Promtail parses each VibeWarden log line as JSON and:

  1. Extracts schema_version, event_type, and level as Loki labels (low-cardinality, indexed for fast filtering).
  2. Maps the time field to the Loki log timestamp so events are stored at the time VibeWarden recorded them, not the scrape time.
  3. Promotes ai_summary as Loki structured metadata so it appears in the Grafana log details panel without bloating the label index.

Configuration is generated to .vibewarden/generated/observability/promtail/promtail-config.yml.

Adding Custom Dashboards

  1. Build your dashboard in the Grafana UI.
  2. Export it: Dashboard menu → Share → Export → Save to file.
  3. Place the exported JSON file in .vibewarden/generated/observability/grafana/dashboards/.
  4. Restart Grafana to pick up the new file:
    docker compose -f .vibewarden/generated/docker-compose.yml restart grafana
    

Note: custom dashboards placed in the generated directory will be overwritten on the next vibewarden generate run. For persistent custom dashboards, use Grafana's built-in provisioning or import them via the Grafana API.

Troubleshooting

Grafana shows "No data" on panels

Prometheus may not have scraped VibeWarden yet, or VibeWarden is not running.
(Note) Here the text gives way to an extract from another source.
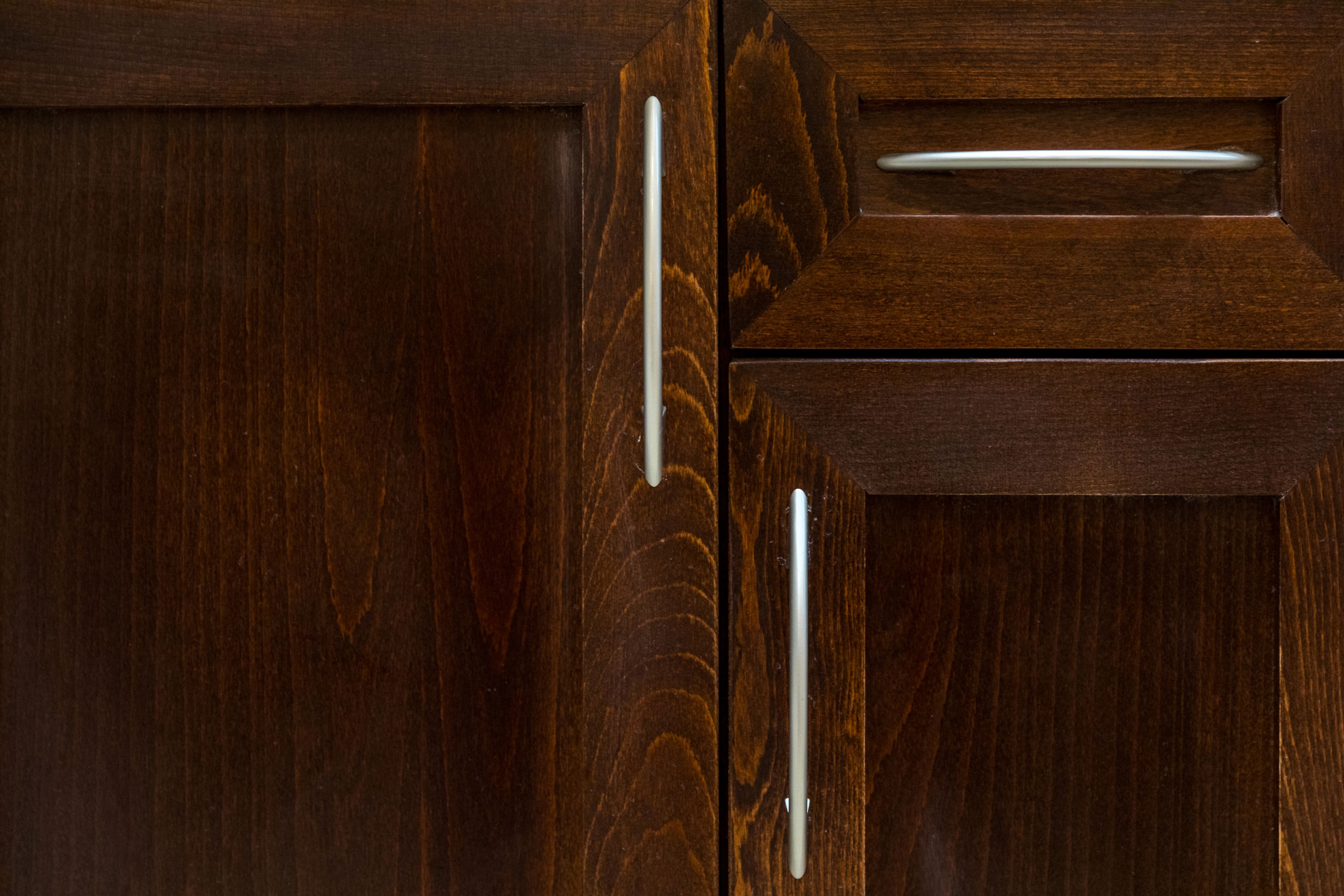 A wooden cabinet with a drawer and a handle.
  1. Check that all containers are up:
    docker compose --profile observability ps
    
  2. Verify VibeWarden's metrics endpoint is reachable:
    curl http://localhost:8080/_vibewarden/metrics
    
  3. Check Prometheus targets at http://localhost:9090/targets — the vibewarden target should show state UP.

Port conflicts

If port 3000 or 9090 is already in use, Docker Compose will fail to start the corresponding container. Stop the conflicting process or change the host port in docker-compose.yml:

ports:
  - "3001:3000"   # expose Grafana on host port 3001 instead

Grafana starts but the dashboard is not visible

The dashboard is generated to .vibewarden/generated/observability/grafana/dashboards/vibewarden.json. If the file is missing, run vibewarden generate again. Check the Grafana container logs:

docker compose -f .vibewarden/generated/docker-compose.yml logs grafana

Loki shows no logs in Grafana

  1. Verify Loki is ready:
    curl http://localhost:3100/ready
    # expected: ready
    
  2. Check Promtail is running and has no errors:
    docker compose --profile observability logs promtail
    
  3. Confirm Promtail has write access to the Docker socket:
    docker compose --profile observability ps promtail
    
  4. In Grafana Explore, select the Loki datasource and run:
    {service="vibewarden"}
    

Prometheus cannot reach VibeWarden

Prometheus scrapes vibewarden:8080 on the internal Docker network. If the VibeWarden container is not healthy, Prometheus will mark the target as DOWN. Check VibeWarden logs:

docker compose logs vibewarden

Production Note

This observability stack is intended for local development only. For production:

  • Deploy Prometheus and Grafana separately, with proper authentication and TLS.
  • Configure alerting rules in Prometheus for critical metrics.
  • Consider using the VibeWarden Fleet dashboard (Pro tier) at app.vibewarden.dev, which aggregates metrics and logs from multiple VibeWarden instances without requiring you to run your own Prometheus/Grafana.